Vice Provost Kara Van Dam Brings Holistic Approach to Faculty-Student ExperiencesDr. Kara Van Dam's LinkedIn profile notes she is fluent in both French and Spanish, but it's her inclusion of "English, Middle (1100-1500)," the language of Chaucer and Shakespeare, that really sets her apart.
"I've long been interested in how languages change over time and how, for example, if you look back at Old English from 500 or 600 AD, you might as well be looking at Latin or Greek," said Dr. Van Dam, UMUC's vice provost for the learner and faculty experience. "It looks completely different. As an English speaker today, you probably would not be able to pick out more than a word a page."
Even though she holds a PhD in linguistics from the University of North Carolina at Chapel Hill, Dr. Van Dam says languages don't come naturally to her. "I'm one of those linguists who really has to struggle to learn new languages," she said, adding, "It's been nice to have a love that doesn't come easily."
Linguistics, she explained, is less about grammar and more about how, say, pathways are laid in the brain, which make someone sound like a native speaker to another native speaker. It's her strong analytical skills that allow her to figure out the patterns in languages, which she calls the heart of linguistics. Her background makes her "acutely aware of the power of language, specifically the power of communication," she said. Her research, which is ongoing, examines the intersection of language and identity in immigrant communities; in fact, she presented at a linguistics conference in August.
She believes her passion for linguistics helps in her role as a self-described "collector of potential last straws," working to address the day-to-day frustrations encountered by both students and faculty, which can be something as seemingly simple as duplicative paperwork. She talks enthusiastically about piloting a new promotion process for faculty—one that helps them reflect on and highlight their strengths as educators. The other pluses: the application itself is significantly shorter and faculty members don't have to wait as long to find out promotion status.

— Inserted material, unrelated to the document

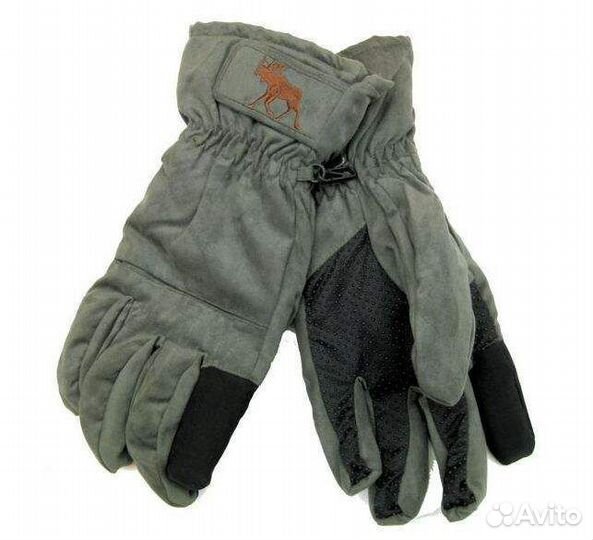 Мужские перчатки для зимней охоты мutka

Whenever people communicate, they are always saying something about themselves, Dr. Van Dam says. That insight, along with an MBA from Kaplan University, where she served as vice provost for academic affairs before coming to UMUC last April, has served her well.
She enjoys trying to reduce the frustrations facing faculty every day. "Any one of those things is probably not going to be the thing that makes a faculty member throw up their hands and say, 'I give up. I'm done.' But if it's the 20th thing, or the 30th thing, it might. I want to make sure the path is clear."
And the same philosophy applies to students, "As I've said to the faculty: Let's save 'hard' for the content. Let's not make the process outside the class hard. Let's make it an open door for students to walk through and learn."
Dr. Van Dam is also working to address the challenge of offering a consistent experience across academic departments in a large institution that has more than 90,000 students and several thousand faculty members.
According to Dr. Marie Cini, UMUC's provost and senior vice president for Academic Affairs, individual departments do an excellent job, but "we don’t always provide the unified experience we would like to. We want our faculty to spend their time helping our students learn rather than spending time navigating the university."
Dr. Van Dam, who has also been an adjunct professor, is working hard to meet that challenge. Provost Cini is behind her as well, saying: "Kara has a deep respect for the faculty role, and she understands what is needed to hire and retain the best faculty."